Hope some of you savvy TD’s could lend some suggestions/tips. I’ve been tasked with creating some rigs for our game that entail liquid in both glasses and bottles. Some of these bottles are cylindrical, boxed shaped and oblong. It needs to handle some extreme poses like tipping 90+ degrees. The pouring will be handled with FX. The brutal ones are bottles with a tapered neck. I can do joints or blendshapes but getting any decent shape and have it act liquidy is not an easy task. Hand sculpting a series of blendshapes is tedious and will only handle certain angles.
Well, voxels with collision, runtime booleans and a bunch of other stuff are probably out of the question.
Perhaps you could automate the creation of a series of liquid behaviors inside bottles using an automated boolean script and then take the results and shrinkwrap a mesh to the ugly boolean results. That way you end up with a morph/blendshape-able mesh without having to hand edit each target. Add a liquidy looking shader to the results and you’re GTG.
Thanks for the tip. Not sure if the shrinkwrap will work during the transitions but I’ll give it a shot. My first rig worked out since the glass was round and only had to deform the first row of verts. Taped geo makes it a challenge.
Do you have control over the shader? This seems like something you could do with depth masking.
The liquid is a plane (or, maybe a ripply-plane) parallel to the ground. It will render only over the back faces of the bottle, but not over front faces below cutoff line. So render out back face depth, the plane itself, and the front face depth into 3 targets.
Hi Steve,
I do have control over the shader however I’ve had no experience in writing one.

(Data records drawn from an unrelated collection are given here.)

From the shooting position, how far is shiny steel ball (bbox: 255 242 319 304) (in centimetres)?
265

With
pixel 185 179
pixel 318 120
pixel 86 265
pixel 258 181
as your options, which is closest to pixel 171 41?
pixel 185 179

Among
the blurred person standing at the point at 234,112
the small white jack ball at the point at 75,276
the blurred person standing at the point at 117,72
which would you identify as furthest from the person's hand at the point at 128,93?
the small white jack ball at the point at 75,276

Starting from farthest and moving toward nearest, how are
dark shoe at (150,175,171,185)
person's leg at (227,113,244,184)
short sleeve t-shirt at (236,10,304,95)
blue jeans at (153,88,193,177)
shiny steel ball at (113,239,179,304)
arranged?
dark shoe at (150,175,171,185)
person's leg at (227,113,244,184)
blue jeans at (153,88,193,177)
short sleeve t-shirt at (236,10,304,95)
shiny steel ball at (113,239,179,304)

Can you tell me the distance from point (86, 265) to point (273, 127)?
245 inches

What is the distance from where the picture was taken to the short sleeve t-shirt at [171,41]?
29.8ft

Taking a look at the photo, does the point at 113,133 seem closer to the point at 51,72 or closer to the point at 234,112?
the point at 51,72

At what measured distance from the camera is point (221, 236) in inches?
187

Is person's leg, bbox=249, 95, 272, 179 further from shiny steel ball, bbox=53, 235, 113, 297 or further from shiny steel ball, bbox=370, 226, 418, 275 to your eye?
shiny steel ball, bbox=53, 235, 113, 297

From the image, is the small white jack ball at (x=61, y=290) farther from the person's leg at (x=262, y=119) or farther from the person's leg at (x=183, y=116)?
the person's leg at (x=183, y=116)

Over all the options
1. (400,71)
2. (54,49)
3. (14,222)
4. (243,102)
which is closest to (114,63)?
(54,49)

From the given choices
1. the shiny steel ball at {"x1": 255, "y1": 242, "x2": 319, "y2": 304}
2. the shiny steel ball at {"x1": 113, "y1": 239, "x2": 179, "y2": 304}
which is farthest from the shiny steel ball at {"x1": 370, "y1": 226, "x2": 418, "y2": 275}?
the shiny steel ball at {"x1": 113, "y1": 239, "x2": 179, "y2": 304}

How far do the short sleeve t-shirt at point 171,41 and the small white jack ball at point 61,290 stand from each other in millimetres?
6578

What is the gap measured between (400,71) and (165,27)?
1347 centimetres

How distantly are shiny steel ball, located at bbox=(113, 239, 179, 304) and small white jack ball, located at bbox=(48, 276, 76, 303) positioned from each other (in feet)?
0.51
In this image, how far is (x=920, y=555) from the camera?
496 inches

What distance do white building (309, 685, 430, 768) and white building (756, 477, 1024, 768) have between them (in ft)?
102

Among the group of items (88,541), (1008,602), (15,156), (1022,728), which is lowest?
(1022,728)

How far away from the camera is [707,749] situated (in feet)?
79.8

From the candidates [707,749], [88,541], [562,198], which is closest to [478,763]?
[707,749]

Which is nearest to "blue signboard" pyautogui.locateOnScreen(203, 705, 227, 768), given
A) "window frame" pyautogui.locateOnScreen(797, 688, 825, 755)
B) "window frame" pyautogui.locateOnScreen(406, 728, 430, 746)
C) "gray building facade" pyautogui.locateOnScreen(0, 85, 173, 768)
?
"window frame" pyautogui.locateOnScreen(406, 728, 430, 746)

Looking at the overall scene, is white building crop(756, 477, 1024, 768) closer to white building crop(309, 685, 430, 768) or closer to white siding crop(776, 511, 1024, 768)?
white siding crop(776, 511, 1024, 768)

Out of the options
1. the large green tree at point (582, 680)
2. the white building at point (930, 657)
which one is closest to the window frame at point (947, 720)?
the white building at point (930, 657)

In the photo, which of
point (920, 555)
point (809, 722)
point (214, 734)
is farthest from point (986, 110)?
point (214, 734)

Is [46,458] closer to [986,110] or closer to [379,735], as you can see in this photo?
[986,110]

I understand what you’re saying and I’ll have to see if our engine will support this feature. This masking approach has been something I’ve been wanting for other items for our character pipe so would be worth investigating further. The key would be that this could be animated and visible in Maya as well as the engine. So if the liquid filled the bottle and had a joint or transform that determined the direction of the mask and any geometry above the plane would be masked out could fake the tipping and level of the liquid. Thanks for the suggestion. If I can’t get our shader to support this any other possible solution?
The shader solution would probably the most runtime friendly, since all the other options involve pretty arbitrary geometry modifications at runtime. I’m pretty sure this would be doable in Unreal or Unity – it’s not that different from the tricks used to generate highlighted outlines around 3d objects
I’d love to say we’re using either engine
I put in a request and specs to our rendering team to basically create an orthogonal clipping plane shader that lets me define an axis of clipping that could be driven by an xform. Hope it works. Otherwise I’ll be sculpting a crap ton of blendshapes.